*** Opening of ENTRIES SUPPLIED ***
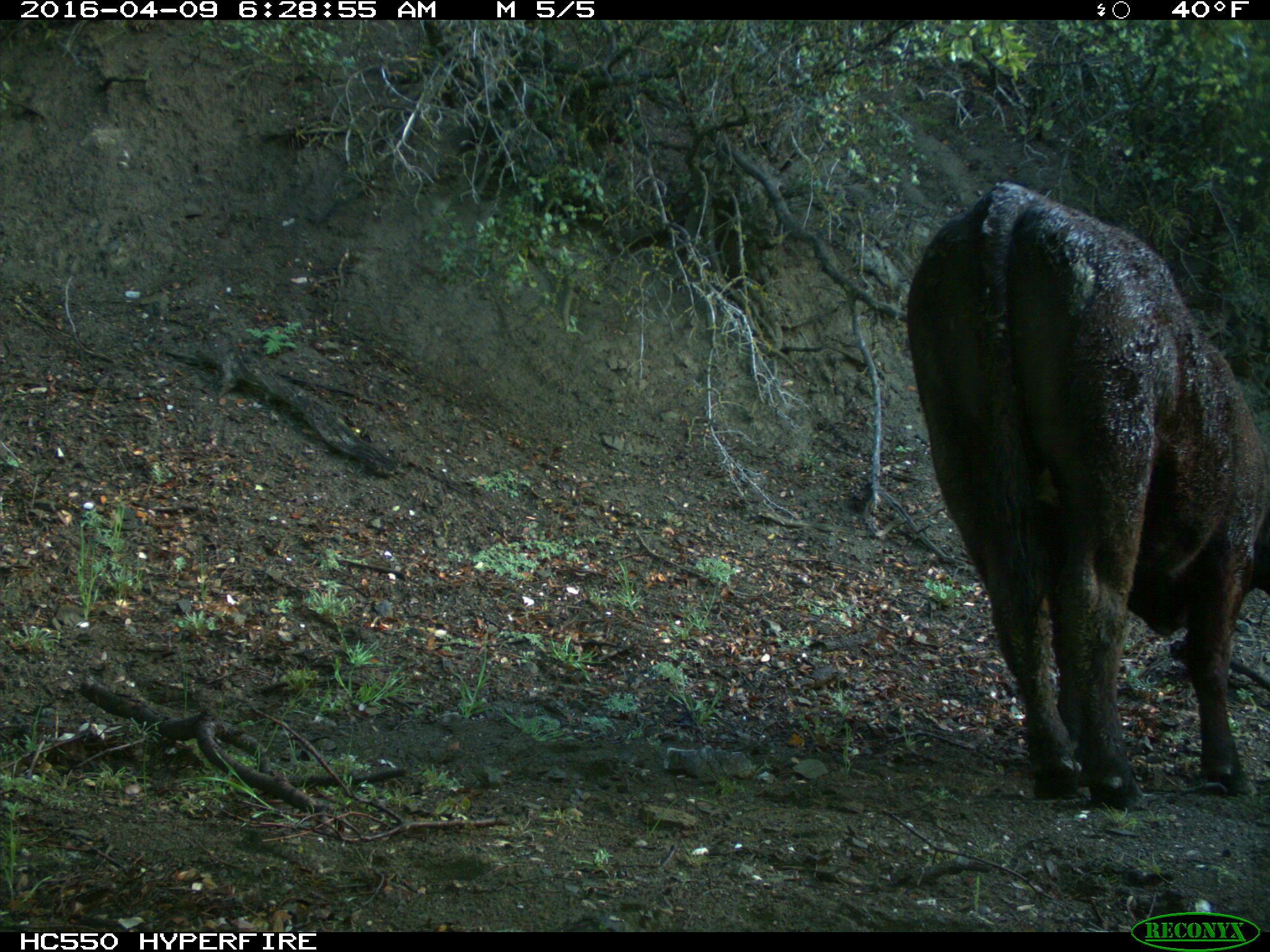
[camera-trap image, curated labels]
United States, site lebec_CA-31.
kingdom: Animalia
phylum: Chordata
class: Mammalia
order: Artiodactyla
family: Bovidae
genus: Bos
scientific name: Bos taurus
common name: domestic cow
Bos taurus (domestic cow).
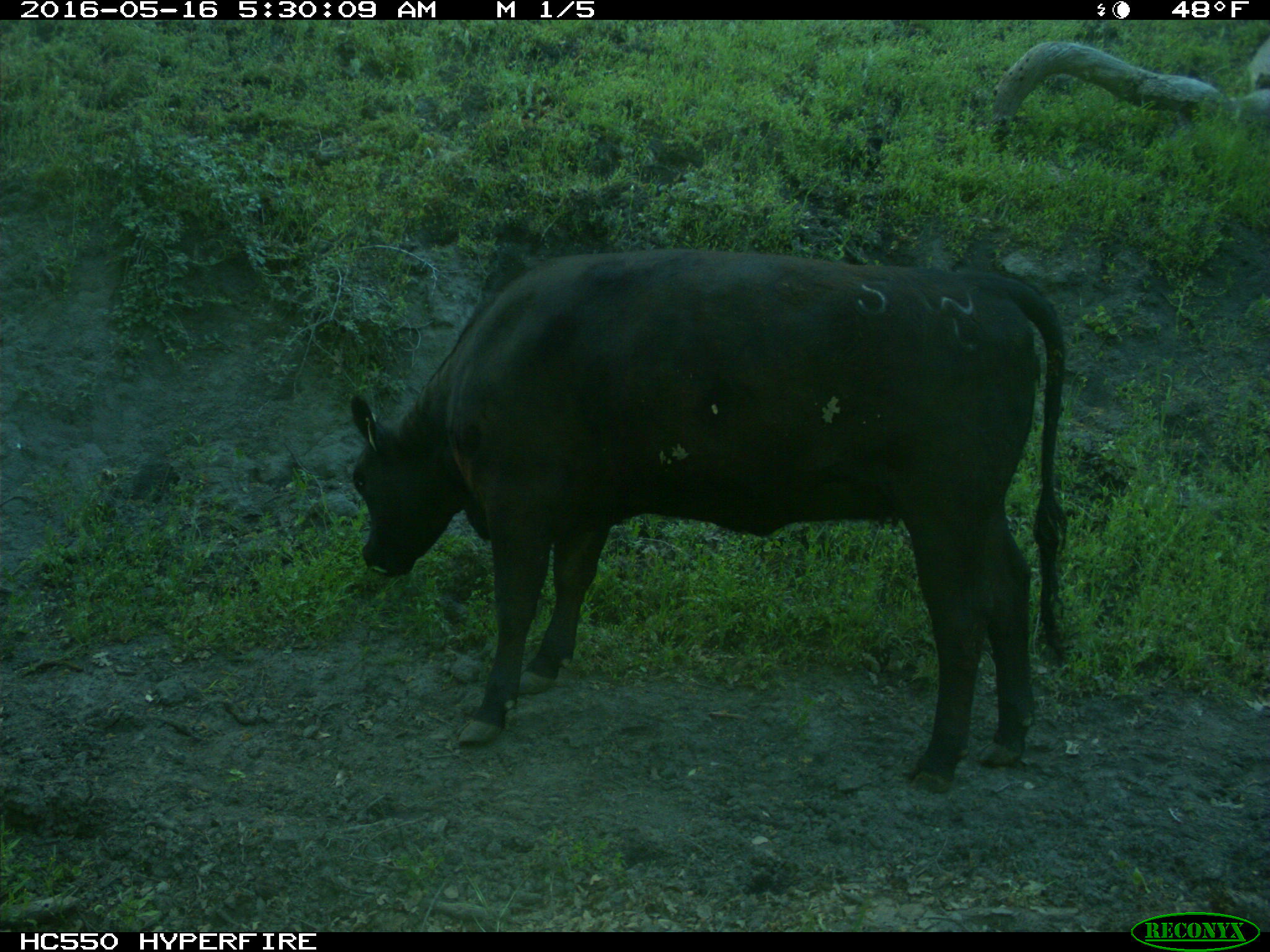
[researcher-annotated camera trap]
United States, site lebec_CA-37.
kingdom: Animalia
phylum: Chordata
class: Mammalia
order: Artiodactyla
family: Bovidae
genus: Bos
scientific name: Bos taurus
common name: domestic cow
*** Close of ENTRIES SUPPLIED ***
*** Opening of ENTRIES SUPPLIED ***
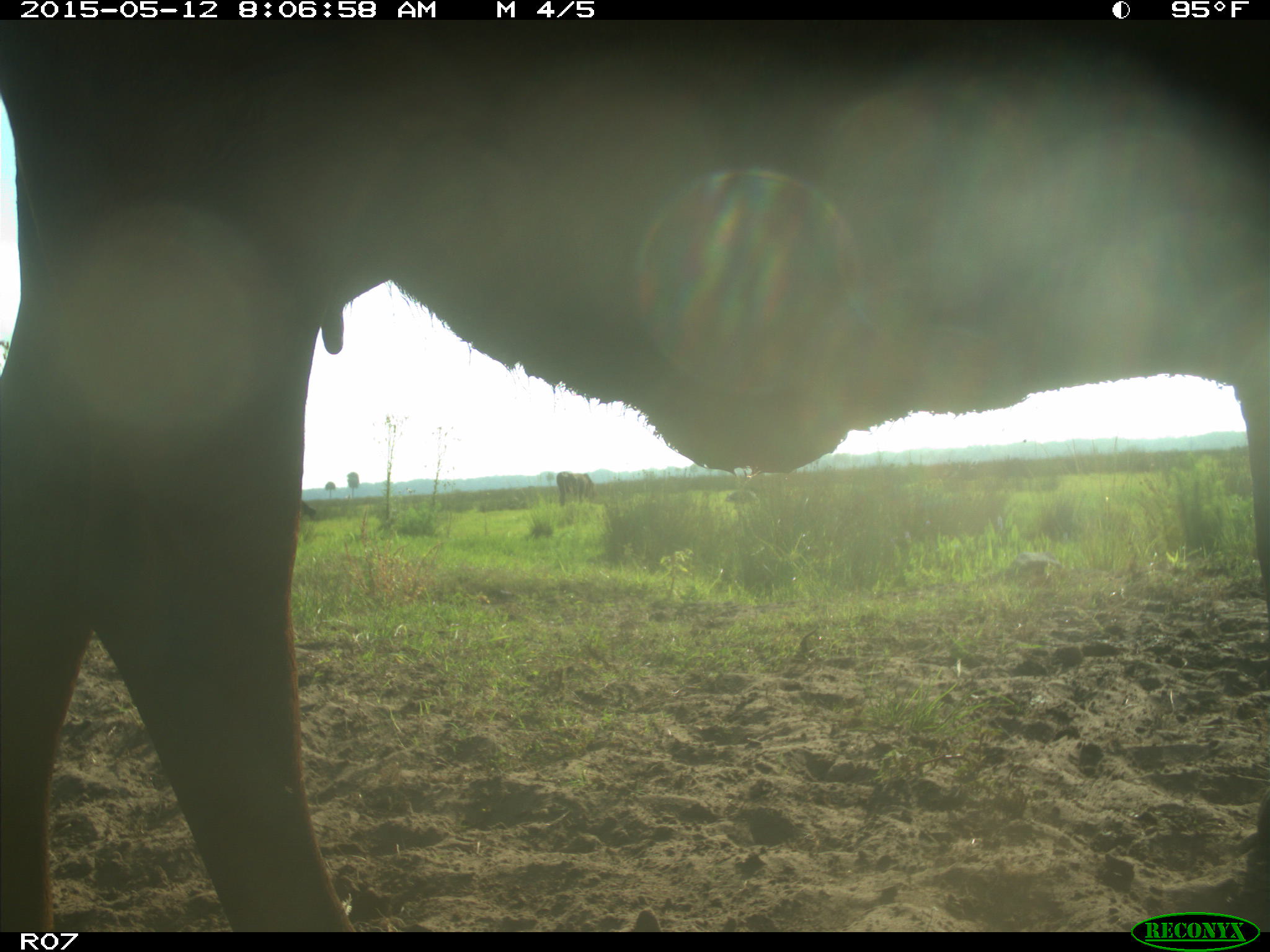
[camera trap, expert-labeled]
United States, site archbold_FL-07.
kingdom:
*** Close of ENTRIES SUPPLIED ***
PROBLEM TO WORK ON:
Scan the records above for the word "site" and return every line where it occurs.

SOLUTION:
United States, site lebec_CA-31.
United States, site lebec_CA-37.
United States, site archbold_FL-07.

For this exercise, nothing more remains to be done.